CONTENT_NODES ||--o| IMAGE_ATTRIBUTES : "details"
CONTENT_NODES {
int id PK
string node_type
text content_hash
vector embedding
tsvector fts
}
CONTENT_RELATIONSHIPS {
int id PK
int source_id FK
int target_id FK
string rel_type
}
The platform employs a multi-stage Agentic RAG pipeline to ensure data accuracy and relevance:
- Intent Analysis — determines optimal retrieval strategy (General Search, Image Retrieval, or Database Querying)
- Query Expansion — uses HyDE (Hypothetical Document Embeddings) and multi-query rewriting to improve search coverage
- Vector Search — mathematical similarity search using pgvector (Cosine Similarity)
- Full-Text Search (FTS) — complements vector search with PostgreSQL lexical keyword matching
- Dynamic SQL Generation — for bug tracking requests, AI generates and executes optimized SQL against Mantis DB
- Semantic Re-ranking — re-evaluates top-k results using a cross-encoder model to surface the most relevant information
- Contextual Synthesis — aggregates retrieved documents into a structured context for final answer generation, grounded in verified data
Designed to operate within constrained hardware environments (e.g., 16 GB VRAM):
- Dynamic Model Swapping — loads and unloads models (Embeddings, Re-rankers, LLMs) from GPU memory on demand to prevent OOM errors
- Response Streaming — streams tokens and internal "Thought" steps to the client in real-time via Server-Sent Events (SSE)
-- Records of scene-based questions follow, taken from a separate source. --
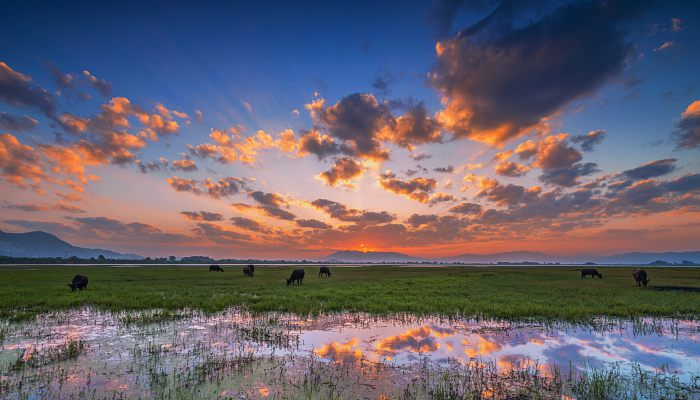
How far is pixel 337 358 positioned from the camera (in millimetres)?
9836

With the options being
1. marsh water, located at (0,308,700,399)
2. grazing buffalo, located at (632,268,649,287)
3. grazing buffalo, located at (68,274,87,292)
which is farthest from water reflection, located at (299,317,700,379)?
grazing buffalo, located at (68,274,87,292)

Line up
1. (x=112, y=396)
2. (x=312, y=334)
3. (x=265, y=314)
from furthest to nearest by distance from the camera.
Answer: (x=265, y=314) < (x=312, y=334) < (x=112, y=396)

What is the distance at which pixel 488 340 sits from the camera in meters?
12.3

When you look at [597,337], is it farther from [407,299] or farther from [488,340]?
[407,299]

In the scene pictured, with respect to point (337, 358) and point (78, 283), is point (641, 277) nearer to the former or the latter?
point (337, 358)

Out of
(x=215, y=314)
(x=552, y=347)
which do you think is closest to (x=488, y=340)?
(x=552, y=347)

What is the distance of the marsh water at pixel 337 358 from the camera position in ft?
24.6

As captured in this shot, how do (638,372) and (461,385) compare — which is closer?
(461,385)

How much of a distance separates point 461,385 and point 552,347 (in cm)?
567

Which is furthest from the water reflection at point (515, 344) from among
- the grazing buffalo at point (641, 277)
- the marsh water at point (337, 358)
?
the grazing buffalo at point (641, 277)

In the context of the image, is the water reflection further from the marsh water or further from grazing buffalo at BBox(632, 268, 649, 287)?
grazing buffalo at BBox(632, 268, 649, 287)

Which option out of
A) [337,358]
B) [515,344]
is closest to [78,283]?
[337,358]

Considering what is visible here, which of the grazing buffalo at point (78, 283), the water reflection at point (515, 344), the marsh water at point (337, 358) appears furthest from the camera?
the grazing buffalo at point (78, 283)

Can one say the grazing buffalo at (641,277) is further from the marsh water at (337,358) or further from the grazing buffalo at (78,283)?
the grazing buffalo at (78,283)
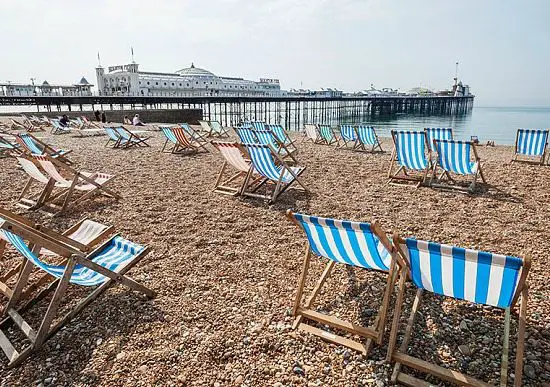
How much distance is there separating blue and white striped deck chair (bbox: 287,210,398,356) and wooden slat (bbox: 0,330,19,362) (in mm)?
1683

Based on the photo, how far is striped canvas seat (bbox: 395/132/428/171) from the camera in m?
5.80

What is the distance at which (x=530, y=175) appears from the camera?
645 cm

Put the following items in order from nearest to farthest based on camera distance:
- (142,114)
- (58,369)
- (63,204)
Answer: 1. (58,369)
2. (63,204)
3. (142,114)

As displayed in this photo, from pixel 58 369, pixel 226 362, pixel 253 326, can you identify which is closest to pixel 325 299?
pixel 253 326

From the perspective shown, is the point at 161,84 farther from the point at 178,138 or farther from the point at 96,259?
the point at 96,259

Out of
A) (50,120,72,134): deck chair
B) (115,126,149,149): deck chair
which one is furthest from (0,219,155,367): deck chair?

- Intelligent Caching — caches embeddings and common query results to minimize redundant AI processing
The project is fully containerized and ready for enterprise deployment:
- Containerization — optimized multi-stage Docker builds for minimal image size
- Orchestration — deployment-ready configurations for Kubernetes (K8s)
- CI/CD Pipeline — fully automated GitLab CI/CD pipelines for building, testing, and deploying to staging and production environments
| Requirement | Minimum |
|---|---|
| GPU VRAM | 16 GB (NVIDIA recommended) |
| RAM | 32 GB |
| Docker | 24+ |
| Ollama | Latest |
| PostgreSQL | 15+ with pgvector extension |
| MySQL | 8.0+ (for Mantis integration) |
This project is licensed under the MIT License.